Initially, this to me sounds like a case of the dyno operators not having the load cell on the dyno calibrated properly. A change in load calibration on the rollers can wreak havoc on accuracy when trying to accurately dyno/tune a car. When you add the load imposed on the street (rolling resistance, aero load, gearing, hills, etc.) the entire behavior of the engine is different...something that a dyno can mimic when used by an operator familiar with this principle. You have a legit case to bring to the shop for them to supply a new motor. Their inexperience (or unfamiliarity) on their own equipment caused this failure. Plain and simple. When you say this to them, they'll ask...who told you that? Then they'll say I'm full of it. That's their denial setting in because they've been exposed. I have nothing to hide, nor anything to benefit from exposing their ineptitude. I've been dynoing cars for 12 years on numerous makes/models of dynos. I've seen more than most...and I just hate seeing incompetence from performance shops.
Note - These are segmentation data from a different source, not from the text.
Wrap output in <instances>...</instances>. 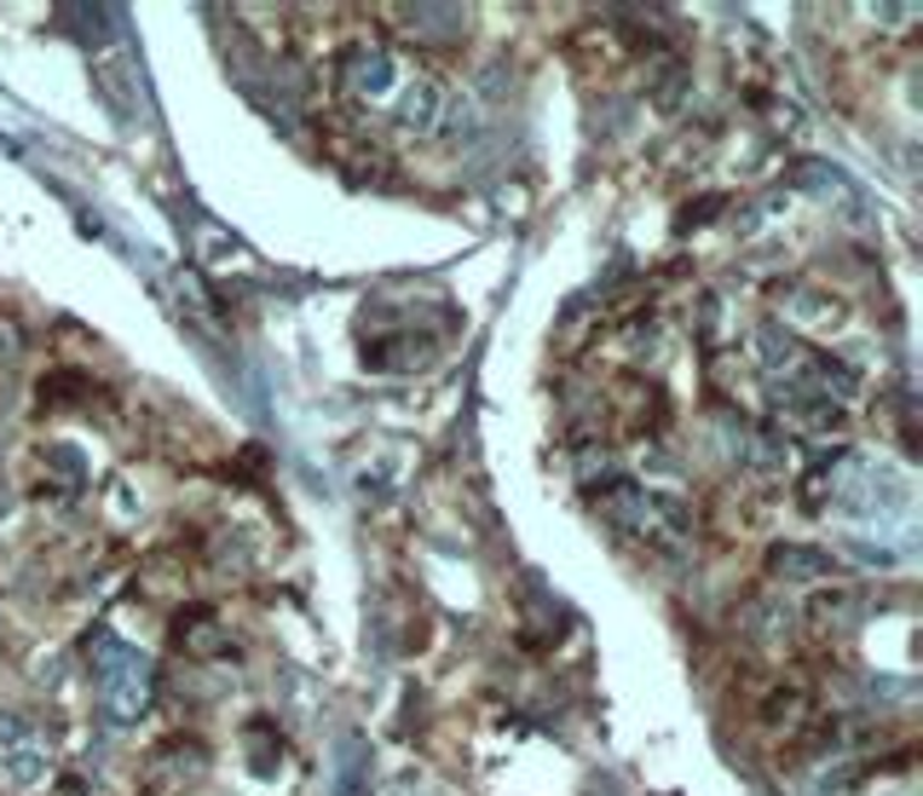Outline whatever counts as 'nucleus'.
<instances>
[{"label": "nucleus", "instance_id": "f257e3e1", "mask_svg": "<svg viewBox=\"0 0 923 796\" xmlns=\"http://www.w3.org/2000/svg\"><path fill=\"white\" fill-rule=\"evenodd\" d=\"M774 566H779V577H826V572H837V560L819 549H774Z\"/></svg>", "mask_w": 923, "mask_h": 796}]
</instances>
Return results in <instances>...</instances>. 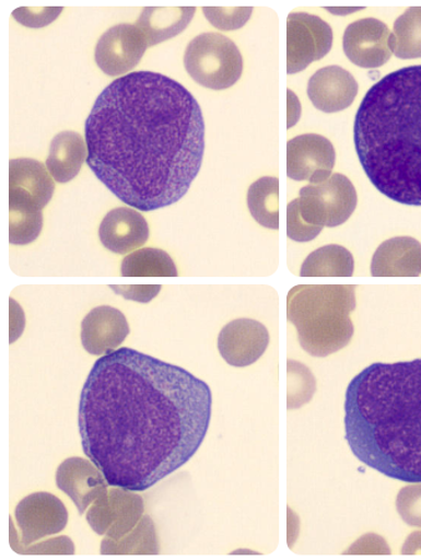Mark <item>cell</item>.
<instances>
[{
  "mask_svg": "<svg viewBox=\"0 0 421 560\" xmlns=\"http://www.w3.org/2000/svg\"><path fill=\"white\" fill-rule=\"evenodd\" d=\"M324 228L311 226L300 215L297 202L293 200L286 209V235L295 243H309Z\"/></svg>",
  "mask_w": 421,
  "mask_h": 560,
  "instance_id": "1f68e13d",
  "label": "cell"
},
{
  "mask_svg": "<svg viewBox=\"0 0 421 560\" xmlns=\"http://www.w3.org/2000/svg\"><path fill=\"white\" fill-rule=\"evenodd\" d=\"M148 47L145 34L137 24L115 25L98 39L95 61L106 75L120 77L140 63Z\"/></svg>",
  "mask_w": 421,
  "mask_h": 560,
  "instance_id": "30bf717a",
  "label": "cell"
},
{
  "mask_svg": "<svg viewBox=\"0 0 421 560\" xmlns=\"http://www.w3.org/2000/svg\"><path fill=\"white\" fill-rule=\"evenodd\" d=\"M330 14L335 15H349L360 11H363V7H327L325 8Z\"/></svg>",
  "mask_w": 421,
  "mask_h": 560,
  "instance_id": "74e56055",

Hell, I wouldn't be surprised if they try to blame it on your driving...
SI trim on that motor should be maybe 10-11 PSI MAX its just not enough blower to fill all that. If your cats were clogged up it would make sense though. 10 PSI at 3500 with that setup is a TON of PSI!!!
the Centri blower wont make more PSI on the street than on the DYNO. it is NOT load based so that also makes no sense.
If it were me or this was a customer of mine i would make sure he did a piston rod swap at a MIN. this was your weak link( pistons) are atleast gone and you can push her as hard as you want with that setup. The LS7 doesn't like that much PSI anyways so bad gas, a rev limiter a few times, your going to get that motor at those PSI levels every time.
I suspect plugged cats as well. As already mentioned, that blower and that pulley should put you nowhere near 15-16psi. The only reason possible for it hitting that boost is a restriction somewhere.
I'm spinning a T-trim with a 3.125" pulley and only get 12-13psi. I would just do forged rods and pistons. This will mean you have to have the rotating assembly balanced again though.
Exactly, and Jon is a ls3 not 7 which would be even lower boost because of the cubes/heads.
Wouldn't this be the opposite? A ls7 and ls3 with identical setups the ls7 would be pushing less boost because of all the extra space for air?
I.e. the ls3 would be at 15-16 psi and the 7 would be at 12-13? I'm not saying with a t-trim and 3.125" pulley these numbers are accurate but just using them for comparison.
Yes, that is what he meant. No way a healthy LS7 is making 15 psi with a 3.4" pulley on an Si-trim. My cammed LS3 made 11 psi or so with a T-trim and 3.4" pulley.
Clogged cats could be it, but I wouldn't expect a hike that high. I had a similar issue on my SI LS3. If I can find the old dyno graphs, I can show you the difference with clogged vs unclogged. Boost spiked to the same levels, but just fell right off after earlier in the rpm band.